The game features numerous differences from the previous Pac-Man World games, placing an emphasis on action and combat whilst still preserving most of the platforming elements from the previous entries. The Butt-Bounce move is now modified so that it can only be done three times at once, with the third bounce creating a small shockwave that slightly extends the radius of the attack. The Rev-Roll is mostly the same, but can now be stopped before launching Pac-Man by pressing the jump button. New moves include punching, as well as acrobatic moves with poles, such as swinging and climbing. B-Doings also reappear but now only serve to launch Pac-Man into a single predetermined direction, and Pac-Dot Chains are now generated by machines that are activated using crystals with the same color. The game also features more elements of story, with a plot that is fleshed out by cutscenes and voiced character dialogue.

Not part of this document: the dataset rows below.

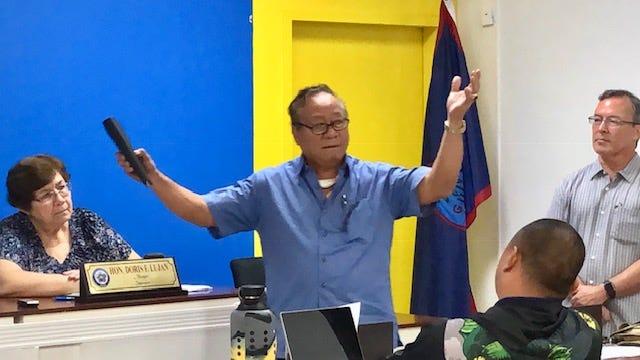 "Sen. Jose ""Pedo"" Terlaje, D-Yona, gestures as he addresses mayors in this 2019 file photo, while Sen. Jim Moylan, right, looks on."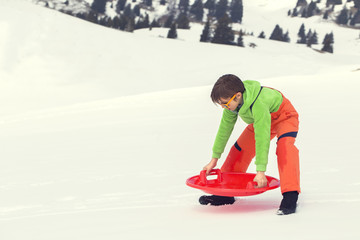 Young boy ready to sledding in the snow
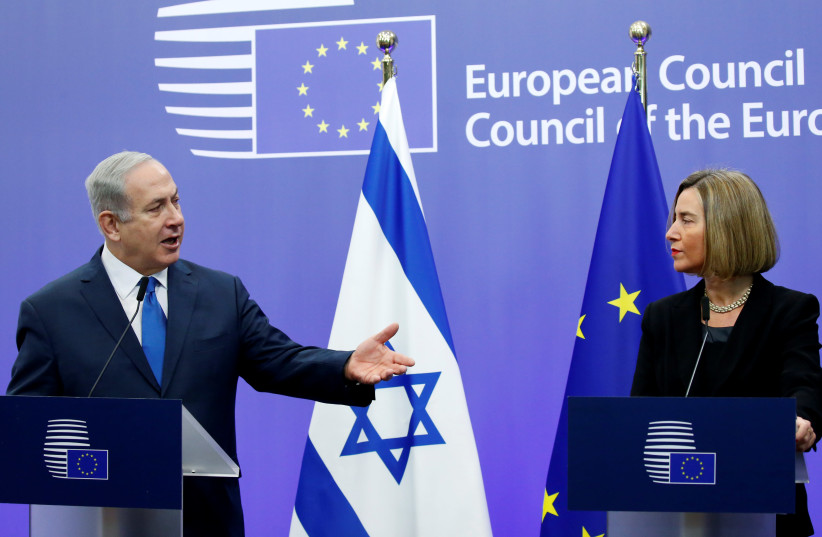 Netanyahu and EU foreign policy chief Mogherini brief the media in Brussels (photo credit: REUTERS/FRANCOIS LENOIR)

The power pellet is now reserved only for special sequences where Pac-Man must eat them to defeat Spectral Monsters, a special type of creature from the Spectral Realm that appears from portals and try to attack Pac-Man; this method works exactly like in previous games. In addition, new types of pellets can be eaten to try to give Pac-Man an advantage over the enemies, such as Electro-Shock Pellet, which replaces Pac-Man's punch attack with the ability to generate electricity from his hands, and the Ribbon Loop Pellet, which has Pac-Man leave a trail that can be enclosed to greatly damage enemies within.

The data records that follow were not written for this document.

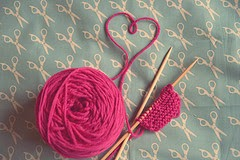 image pink ball of wool with heart formed by wool and stitches cast on knitting needles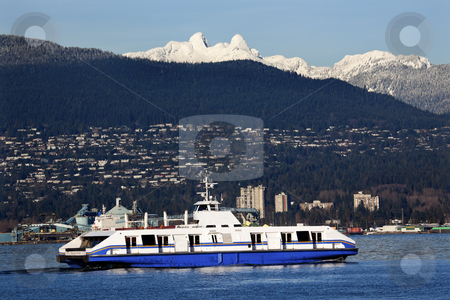 Vancouver Harbor Ferry Snowy Two Lions Mountains British Columbi stock photo, Vancouver Harbor Ferry Freighter Snowy Two Lions Snow Mountains British Columbia Pacific Northwest by William Perry
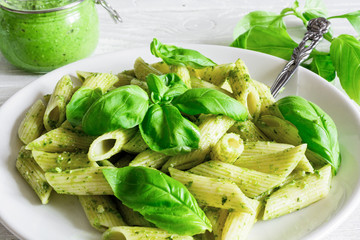 penne pasta with basil pesto and herbs in a plate with fork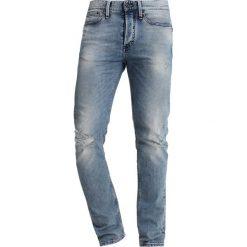 Denham BOLT Jeans Skinny Fit blue denim. Niebieskie rurki męskie Denham, z bawełny. Za 669,00 zł.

Two sequences involve Pac-Man piloting a new Toc-Man, reimagined from the first game from being an attempt at imitating Pac-Man to now being a mecha. Toc-Man is used to defend from Erwin's forces, and has an ability to punch, as well as do a spin-based attack. The second sequence also features Clyde helming a blaster.

Accessible from the main menu is a museum where the player can look at the history of Pac-Man games, as well as play a port of the original Pac-Man game, and watch an interview with Pac-Man creator Toru Iwatani.


The game started out as a similar but deeper game called Pac-Man Adventures, featuring involvement from animator Don Bluth, who had previously been hired by Namco to work on I-Ninja. Concept art from Bluth for the game included many different alien and creature designs, as well as the protagonist from the Dig Dug games and expressions for Pac-Man when he "loses control", implying a type of gameplay mechanic not seen in Pac-Man World 3. For unknown reasons, the game was scrapped and later reworked into Pac-Man World 3, with Bluth no longer involved.[1]


In 2008 for North America only, the PlayStation 2 versions of Pac-Man World 3, Pac-Man World 2, and Pac-Man World Rally were released in a 3-pack called Pac-Man Power Pack.

Also for North America only, the DS version of Pac-Man World 3 was re-released as part of a "Dual Pack" bundle with Namco Museum DS on October 30, 2012.


The game received generally mixed reviews from critics and has been somewhat controversial among fans. Critics praised the inclusion of elements from the previous two games, while criticism focused on the repetition and lower difficulty. The plot-driven elements, especially a speaking Pac-Man (voiced by Martin T. Sherman), as well as the ability to punch, has also sparked controversy among fans.[citation needed]

The Nintendo DS release, in particular, was poorly received for glitches.[citation needed]


  1. ^ Published in Europe by Electronic Arts.